I'm currently working with python3.x and using the h5py library to write/read HDF5 files.

Let's suppose that I have a large number of elements containing properties of mixed data types. I want to store them in an HDF5 file so that single elements can be read as efficiently as possible, by index.

As an example, let's suppose that I have the following data:

item_1 = {'string_name': 'Paul', 'float_height': 5.9, 'int_age':27, 'numpy_data': np.array([5.4, 6.7, 8.8])}
item_2 = {'string_name': 'John', 'float_height': 5.7, 'int_age':31, 'numpy_data': np.array([3.1, 58.4, 66.4])}
...
item_1000000 = {'string_name': 'Anna', 'float_height': 6.1, 'int_age':33, 'numpy_data': np.array([4.7, 5.1, 4.2])}

The most trivial solution that I found out was to store each property in a separate array, and then store each array separately inside the HDF5 file.

string_names = ['Paul', 'John', ... , 'Anna']
float_heights = [5.9, 5.7, ... , 6.1]
int_ages = [27, 31, ... , 33]
numpy_data = big_numpy_array_of_shape_1000000_by_3

Then, as an example, to retrieve the third element I must read the element at index "2" for each of the four arrays.

This solution works perfectly fine, but my guess is that it is a very inefficient solution because four read operations are needed to retrieve every single element.

Any suggestions?

As @hpaulj noted, the key is to create a record array (and/or dtype) and reference when you create your dataset.

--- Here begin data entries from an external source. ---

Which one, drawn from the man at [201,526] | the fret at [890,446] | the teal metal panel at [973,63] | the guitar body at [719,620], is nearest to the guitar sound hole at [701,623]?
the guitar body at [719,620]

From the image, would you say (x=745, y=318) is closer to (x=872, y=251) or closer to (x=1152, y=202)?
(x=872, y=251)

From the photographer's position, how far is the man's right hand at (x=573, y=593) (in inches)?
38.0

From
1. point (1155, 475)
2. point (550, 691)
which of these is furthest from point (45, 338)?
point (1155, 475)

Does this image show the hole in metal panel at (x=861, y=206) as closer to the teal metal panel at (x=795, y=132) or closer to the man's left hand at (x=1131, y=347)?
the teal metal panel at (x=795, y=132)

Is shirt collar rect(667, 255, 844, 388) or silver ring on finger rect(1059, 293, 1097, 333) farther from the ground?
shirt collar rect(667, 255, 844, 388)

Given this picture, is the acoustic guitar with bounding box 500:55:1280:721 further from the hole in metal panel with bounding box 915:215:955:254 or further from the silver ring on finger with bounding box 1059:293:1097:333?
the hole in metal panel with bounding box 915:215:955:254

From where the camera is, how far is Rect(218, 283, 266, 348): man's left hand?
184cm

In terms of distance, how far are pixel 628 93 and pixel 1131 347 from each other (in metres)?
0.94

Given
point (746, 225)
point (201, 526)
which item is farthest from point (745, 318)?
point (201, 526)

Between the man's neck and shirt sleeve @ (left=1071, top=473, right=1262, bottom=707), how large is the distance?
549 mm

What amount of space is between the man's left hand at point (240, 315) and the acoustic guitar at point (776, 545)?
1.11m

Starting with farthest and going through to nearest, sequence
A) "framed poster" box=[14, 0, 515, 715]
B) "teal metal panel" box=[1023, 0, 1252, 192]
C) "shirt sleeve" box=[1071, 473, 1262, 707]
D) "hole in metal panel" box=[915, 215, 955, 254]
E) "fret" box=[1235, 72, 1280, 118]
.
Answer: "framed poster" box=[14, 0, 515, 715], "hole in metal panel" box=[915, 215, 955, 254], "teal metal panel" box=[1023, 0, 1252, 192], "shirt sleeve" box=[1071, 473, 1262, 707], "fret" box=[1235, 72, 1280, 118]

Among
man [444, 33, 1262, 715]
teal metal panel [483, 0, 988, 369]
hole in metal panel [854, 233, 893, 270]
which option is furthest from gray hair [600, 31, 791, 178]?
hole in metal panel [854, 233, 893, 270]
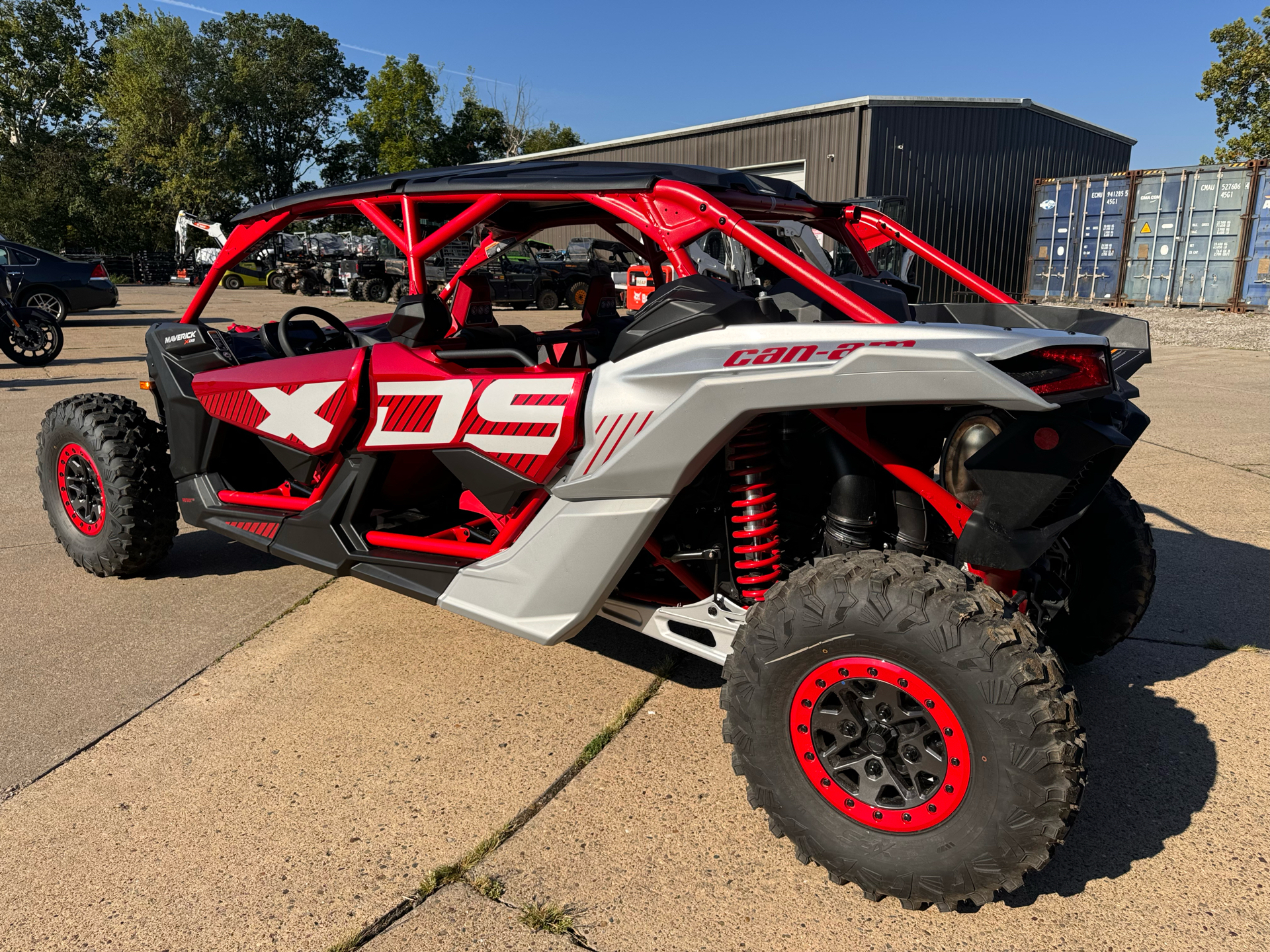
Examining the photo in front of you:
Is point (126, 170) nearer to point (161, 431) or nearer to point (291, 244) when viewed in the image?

There are A LOT of ways to load the data. I created an example using your list data (below) that shows the 2 easiest (IMHO). Read the reference for all of the methods. I'm not sure if you can load from a dictionary. I'm sure it's possible with sufficient Python and NumPy magic.

import h5py
import numpy as np

string_names = ['Paul', 'John', 'Anna']
float_heights = [5.9, 5.7,  6.1]
int_ages = [27, 31, 33]
numpy_data = [ np.array([5.4, 6.7, 8.8]), 
               np.array([3.1, 58.4, 66.4]),
               np.array([4.7, 5.1, 4.2])  ] 

# Create empty record array with 3 rows
ds_dtype = [('name','S50'), ('height',float), ('ages',int), ('numpy_data', float, (3,) ) ]
ds_arr = np.recarray((3,),dtype=ds_dtype)
# load list data to record array by field name
ds_arr['name'] = np.asarray(string_names)
ds_arr['height'] = np.asarray(float_heights)
ds_arr['ages'] = np.asarray(int_ages)
ds_arr['numpy_data'] = np.asarray(numpy_data)

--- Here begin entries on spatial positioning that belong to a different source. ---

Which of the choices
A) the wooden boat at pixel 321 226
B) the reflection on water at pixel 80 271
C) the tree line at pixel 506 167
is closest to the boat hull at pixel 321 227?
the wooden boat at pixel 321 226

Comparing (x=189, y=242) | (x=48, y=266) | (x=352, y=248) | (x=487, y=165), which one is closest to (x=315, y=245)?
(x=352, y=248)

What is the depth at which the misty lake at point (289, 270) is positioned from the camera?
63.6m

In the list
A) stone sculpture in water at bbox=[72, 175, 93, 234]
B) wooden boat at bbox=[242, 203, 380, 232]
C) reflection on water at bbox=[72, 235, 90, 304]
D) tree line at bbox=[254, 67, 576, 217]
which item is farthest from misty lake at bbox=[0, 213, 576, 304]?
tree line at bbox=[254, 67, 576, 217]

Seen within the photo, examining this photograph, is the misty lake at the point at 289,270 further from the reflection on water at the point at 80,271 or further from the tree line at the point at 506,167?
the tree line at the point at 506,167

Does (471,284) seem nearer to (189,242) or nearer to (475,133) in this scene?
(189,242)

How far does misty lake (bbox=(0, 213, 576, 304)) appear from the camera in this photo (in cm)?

with h5py.File('SO_59483094.h5', 'w') as h5f:
# load data to dataset my_ds1 using recarray
    dset = h5f.create_dataset('my_ds1', data=ds_arr, maxshape=(None) )
# load data to dataset my_ds2 by lists/field names
    dset = h5f.create_dataset('my_ds2', dtype=ds_dtype, shape=(100,), maxshape=(None) )
    dset['name',0:3] = np.asarray(string_names)
    dset['height',0:3] = np.asarray(float_heights)
    dset['ages',0:3] = np.asarray(int_ages)
    dset['numpy_data',0:3] = np.asarray(numpy_data)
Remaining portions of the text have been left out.